Gestrandet auf der Schatzinsel

Regionaldekan Ludwig Gradl und die Kinder störte das Wasser von oben bei der Segnung wenig.

Freilich hätte das Wetter besser sein können. Aber die Mädchen und Buben machten tapfer das beste draus: Zum Geburtstag ihres Kindergartens Die Schatzinsel hüpften, sangen und sprangen sie durch 40 Jahre Geschichte

Am 1. Mai feierte der Kindergarten aus der Pfarrei Hl. Familie sein 40-jähriges Bestehen. Trotz der niedrigen Temperaturen und des Regens kamen die großen und kleinen Gäste schon am Vormittag, um der Segnung der Einrichtung beizuwohnen.
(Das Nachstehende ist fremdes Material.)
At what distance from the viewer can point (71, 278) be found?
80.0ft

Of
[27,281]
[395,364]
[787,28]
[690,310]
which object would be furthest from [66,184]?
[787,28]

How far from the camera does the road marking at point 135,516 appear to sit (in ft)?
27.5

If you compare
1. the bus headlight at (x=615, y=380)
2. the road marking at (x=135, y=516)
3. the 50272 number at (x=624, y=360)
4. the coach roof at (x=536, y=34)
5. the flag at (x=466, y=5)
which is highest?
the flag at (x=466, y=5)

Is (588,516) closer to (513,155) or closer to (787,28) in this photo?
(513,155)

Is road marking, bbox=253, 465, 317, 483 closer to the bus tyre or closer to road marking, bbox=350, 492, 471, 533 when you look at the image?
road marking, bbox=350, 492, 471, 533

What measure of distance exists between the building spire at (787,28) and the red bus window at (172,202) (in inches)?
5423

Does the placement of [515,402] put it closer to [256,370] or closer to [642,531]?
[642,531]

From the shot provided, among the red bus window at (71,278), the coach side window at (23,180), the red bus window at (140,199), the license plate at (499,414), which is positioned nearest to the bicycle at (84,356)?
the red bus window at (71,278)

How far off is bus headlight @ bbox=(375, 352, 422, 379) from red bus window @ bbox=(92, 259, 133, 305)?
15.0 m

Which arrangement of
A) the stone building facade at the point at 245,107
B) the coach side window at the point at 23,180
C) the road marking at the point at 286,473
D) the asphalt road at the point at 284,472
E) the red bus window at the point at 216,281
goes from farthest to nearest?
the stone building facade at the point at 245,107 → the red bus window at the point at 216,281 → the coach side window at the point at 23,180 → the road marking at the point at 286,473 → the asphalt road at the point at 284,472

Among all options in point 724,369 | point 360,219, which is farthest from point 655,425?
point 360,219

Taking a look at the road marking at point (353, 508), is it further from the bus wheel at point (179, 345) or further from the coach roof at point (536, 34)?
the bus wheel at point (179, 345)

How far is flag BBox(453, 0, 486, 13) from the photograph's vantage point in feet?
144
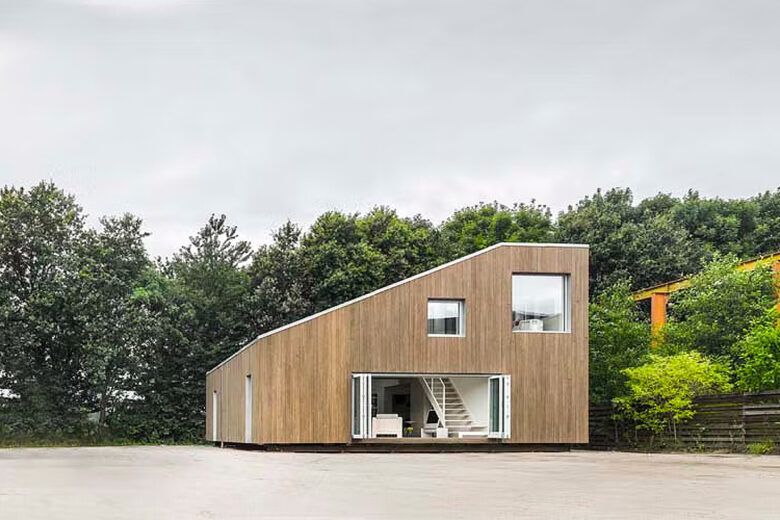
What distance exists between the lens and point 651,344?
111 ft

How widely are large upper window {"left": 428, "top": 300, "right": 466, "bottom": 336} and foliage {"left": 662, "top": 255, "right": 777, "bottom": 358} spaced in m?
7.61

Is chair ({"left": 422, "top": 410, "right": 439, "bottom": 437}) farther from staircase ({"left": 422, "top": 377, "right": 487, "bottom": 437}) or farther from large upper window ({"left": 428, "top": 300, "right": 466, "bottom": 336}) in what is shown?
large upper window ({"left": 428, "top": 300, "right": 466, "bottom": 336})

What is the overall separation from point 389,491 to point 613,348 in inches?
804

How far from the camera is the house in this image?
26.8 m

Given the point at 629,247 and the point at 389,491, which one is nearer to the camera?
the point at 389,491

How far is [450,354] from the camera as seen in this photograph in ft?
90.2

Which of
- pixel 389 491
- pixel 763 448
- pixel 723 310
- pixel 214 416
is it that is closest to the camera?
pixel 389 491

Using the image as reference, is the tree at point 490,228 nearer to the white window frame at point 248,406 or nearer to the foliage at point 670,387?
the foliage at point 670,387

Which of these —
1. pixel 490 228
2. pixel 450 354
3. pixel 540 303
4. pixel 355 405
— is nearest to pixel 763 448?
pixel 540 303

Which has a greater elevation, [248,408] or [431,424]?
[248,408]

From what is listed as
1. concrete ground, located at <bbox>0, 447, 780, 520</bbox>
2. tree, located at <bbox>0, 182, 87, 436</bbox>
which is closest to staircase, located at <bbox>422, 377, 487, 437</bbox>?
concrete ground, located at <bbox>0, 447, 780, 520</bbox>

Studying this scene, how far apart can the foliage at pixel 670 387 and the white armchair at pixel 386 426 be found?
6.00m

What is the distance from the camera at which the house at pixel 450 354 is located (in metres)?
26.8

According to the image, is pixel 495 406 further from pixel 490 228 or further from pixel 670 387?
pixel 490 228
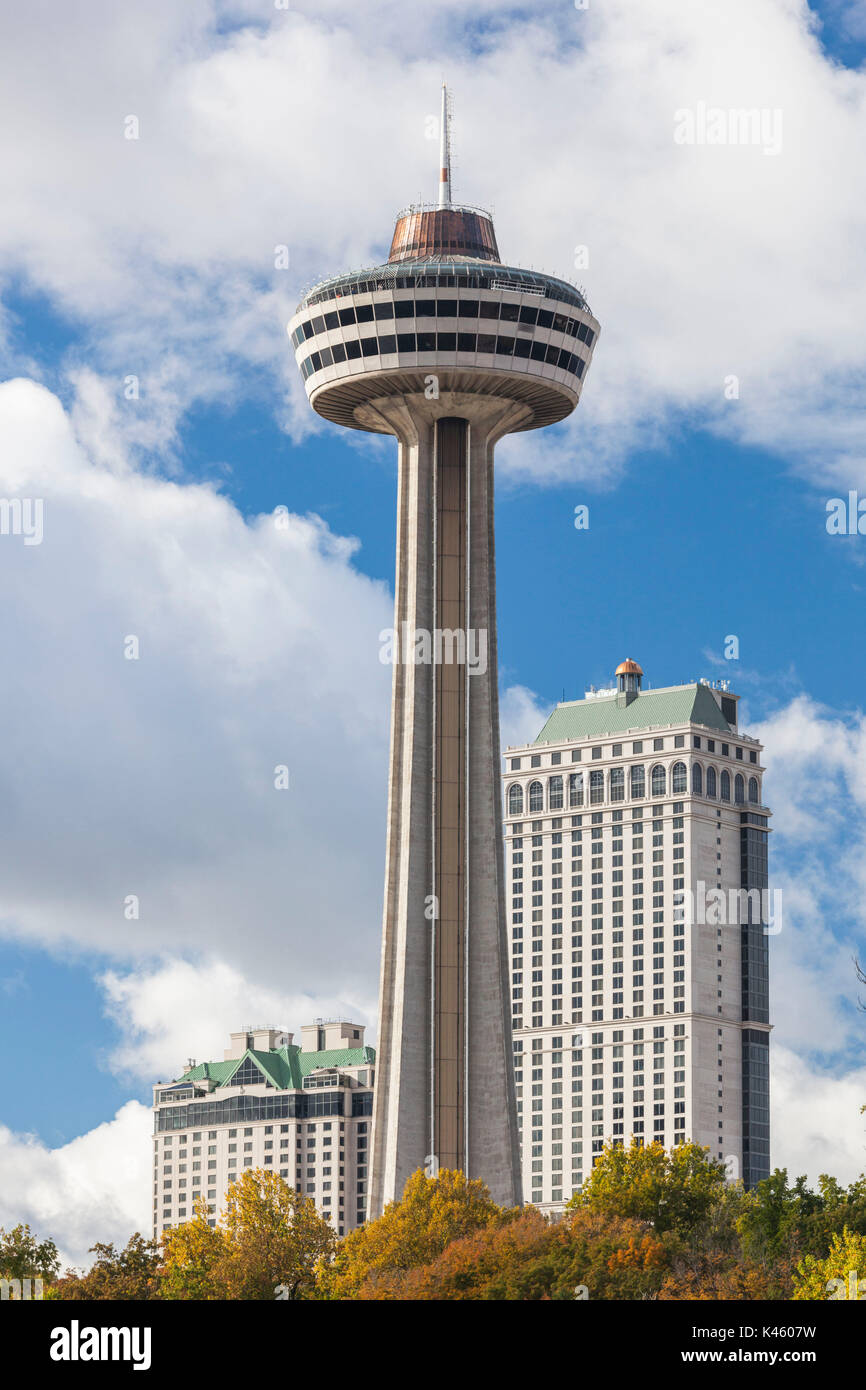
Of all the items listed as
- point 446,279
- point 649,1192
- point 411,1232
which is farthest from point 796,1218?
point 446,279

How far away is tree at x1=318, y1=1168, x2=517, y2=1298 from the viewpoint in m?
128

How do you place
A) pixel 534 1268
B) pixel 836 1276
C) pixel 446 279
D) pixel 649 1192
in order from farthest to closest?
pixel 446 279
pixel 649 1192
pixel 534 1268
pixel 836 1276

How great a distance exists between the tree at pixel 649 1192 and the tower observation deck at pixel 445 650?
7.36m

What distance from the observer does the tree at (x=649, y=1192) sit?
152m

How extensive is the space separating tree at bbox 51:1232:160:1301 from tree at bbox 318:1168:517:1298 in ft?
31.8

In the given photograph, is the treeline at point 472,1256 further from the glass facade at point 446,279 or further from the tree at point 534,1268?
the glass facade at point 446,279

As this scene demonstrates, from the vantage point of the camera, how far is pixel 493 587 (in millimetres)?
169000

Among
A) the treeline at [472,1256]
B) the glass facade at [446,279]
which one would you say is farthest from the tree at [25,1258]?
the glass facade at [446,279]

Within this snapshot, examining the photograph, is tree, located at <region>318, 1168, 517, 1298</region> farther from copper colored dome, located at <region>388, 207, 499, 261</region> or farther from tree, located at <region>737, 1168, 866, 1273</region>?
copper colored dome, located at <region>388, 207, 499, 261</region>

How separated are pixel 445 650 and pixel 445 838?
13566 mm

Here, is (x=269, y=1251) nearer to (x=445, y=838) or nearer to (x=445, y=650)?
(x=445, y=838)

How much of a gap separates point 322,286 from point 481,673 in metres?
30.0

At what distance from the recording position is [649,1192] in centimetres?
15312
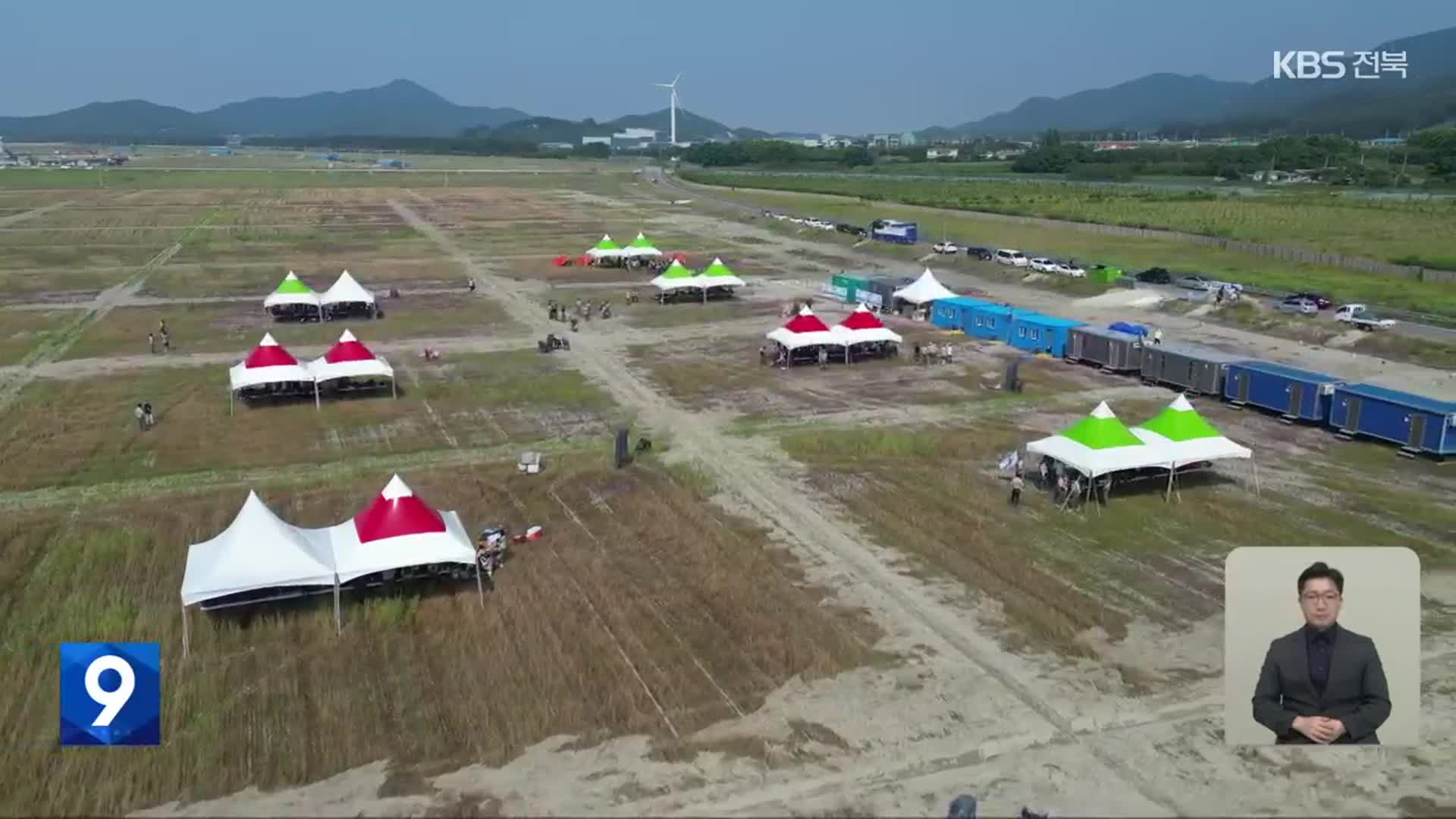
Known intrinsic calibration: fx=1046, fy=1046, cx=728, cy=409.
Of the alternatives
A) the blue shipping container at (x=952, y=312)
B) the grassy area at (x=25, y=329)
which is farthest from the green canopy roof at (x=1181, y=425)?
the grassy area at (x=25, y=329)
Pfarrer Ludwig Gradl erneuerte ihn für die nächsten 40 Jahre. In der Mittagspause hatten die Gäste Gelegenheit, die Fotoausstellung zur Geschichte des Kindergartens anzuschauen. Auch für das leibliche Wohl war bestens gesorgt. Anschließend zeigten die Mädchen und Buben unter der Leitung ihrer Erzieherinnen einige Höhepunkte der Gartenfeste in den vergangenen 40 Jahren. Das Motto lautete: "Es war einmal." Als rasende Reporter baten sie immer wieder Gäste, darunter Pfarrer Gradl und Bürgermeister Martin Preuß, um ein paar Worte für den Kiga.

45 Jahre im Kindergarten

Als Tagesschaumoderatoren geleiteten die Erzieherinnen ihre Zuschauer durch die Geschichte der Schatzinsel und erinnerten an Sieglinde Schreiber, die den Kindergarten seit dessen Bau 30 Jahre lang leitete. Auch gratulierten sie Kinderpflegerin Sabina Bundschuh, die in diesem Jahr ihr 45-jähriges Dienstjubiläum feiert und Kindergartenleiterin Ute Schwab, die seit 25 Jahren hier tätig ist. Sie blickten auf eine spannende und ereignisreiche Zeit mit einigen Baumaßnahmen und sogar einer Bombenentschärfung im Jahr 1995 zurück. Eine der ersten Krippen in Amberg entstand ebenfalls in der Schatzinsel im Jahr 2007.

Kulturelle Vielfalt

Heute besuchen 75 Kinder in drei Gruppen die Einrichtung. Jeden Monat lassen sich die Erzieherinnen unterschiedliche Projekte einfallen, um die kulturelle und religiöse Vielfalt zusammenzubringen und gleichzeitig christliche Werte zu vermitteln. Ute Schwab: "Wir haben die Asylantenkinder hier und auch am Bergsteig waren schon immer ganz viele unterschiedliche Kulturen da. Das versuchen wir zu berücksichtigen."